> _EXTRAIT DU TEXTE_:
A l’époque, le mot « confinement » ne fut pas davantage prononcé par le pneumologue que par Emmanuel Macron l’autre soir. Mais, de même qu’aujourd’hui, il s’agissait bien de cela. C’était même pire : je pouvais être soigné à domicile pourvu que je restasse dans ma chambre, couché, jour et nuit, sans voir personne d’autre que mon père et ma mère. Et cela pendant un an. Ensuite, il y aurait une année de plus où je n’aurais pas davantage le droit de sortir mais où je pourrais me lever quelques heures par jour. Bref - si je puis dire - une réclusion certes confortable mais de deux années. Deux années ! Grâce à ces mesures, mes poumons cicatrisèrent et je n’ai jamais eu à souffrir de la moindre séquelle ou pneumopathie quelconque. J’exprime d’ailleurs ma reconnaissance à feu le Dr Le Nouène, du dispensaire de Villeneuve-sur-Lot, un homme intelligent et humain que je vois encore, assis derrière sa machine, protégé des radiations par son tablier de plomb.
Mais, psychologiquement, ce fut d’abord très dur. Je fus terriblement abattu de voir se dérober, à quinze jours du départ, ce répit annuel que je trouvais aux Sables d’Olonne, que j’attendais d’une année sur l’autre. Sur un autre plan, cependant, cette interruption de la vie « normale » m’apportait un soulagement. To make a long story short, arrivé au lycée en tant qu’excellent élève, j’avais vu mes notes décliner au fur et à mesure des années, y compris dans les matières que jusque là je maîtrisais sans effort. Cela reste encore un mystère pour moi. Si l’on accepte la théorie psychosomatique, il se peut que cette tuberculose dénonçait quelque chose qui, dans ma vie, n’était pas juste.

> _TÂCHES À RÉALISER_:
**A.** Relevez, telles qu'elles sont désignées, toutes les personnes autres que le narrateur mentionnées dans le récit de convalescence.
**B.** Rédigez la suite du récit de convalescence, en reprenant après sa dernière phrase.

> _DONNÉES DISPONIBLES_:
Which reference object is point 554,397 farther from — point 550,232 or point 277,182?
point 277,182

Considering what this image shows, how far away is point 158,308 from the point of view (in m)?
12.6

> _RÉPONSES DANS L'ORDRE_:
**A.** le pneumologue ; Emmanuel Macron ; mon père ; ma mère ; le Dr Le Nouène

**B.**
Le lycée quitté, je réalisai que les autres continuaient à apprendre, et cela me mit mal à l’aise. J’étais comme un marin abandonné qui voit s’éloigner le navire. L’institution scolaire m’avait pesé, mais, celle-ci écartée, l’exigence de mon besoin d’apprendre se manifesta de nouveau. C’est ainsi que, d’opportunité d’un long pas de côté, mon confinement devint une opportunité de me cultiver. J’avais vu dans ses Confessions que Jean-Jacques Rousseau, alors pensionnaire de Madame de Warens, s’était fait un programme d’études. Cela m’inspira et je m’en fis un. Chaque journée de ces deux années de confinement fut ainsi rythmée, d’heure en heure, par des thèmes de lecture, des émissions de radio et des cours de langue sur vynile.
Face aujourd’hui à un confinement dont la durée nous échappe, nous avons plusieurs enjeux. D’abord, et c’est évident, celui de la santé physique, la nôtre et celle de nos semblables que nous pourrions contaminer. Mais, sauf pour une minorité d’asociaux, au bout de quelques jours ou de quelque semaines, le confinement pourra se révéler éprouvant. Nous sommes des êtres de chair et d’âme, réduire notre environnement relationnel à des mails, des chats ou des visioconférences ne comble pas ce qui nous fait humains. Mais il y a plus : nous avons aussi un besoin de sens. Or, cette agression perpétrée par un agent jusque là inconnu de nous et aussi omniprésent qu’invisible, ces mesures de confinement inouïes prises par un pouvoir politique dont le moins qu’on puisse dire est qu’il n’a pas entretenu notre confiance, les flottements des scientifiques quant à l’origine et aux traitements de la pathologie, tout cela exacerbe le sentiment d’absurdité que nous pouvons avoir de cette situation.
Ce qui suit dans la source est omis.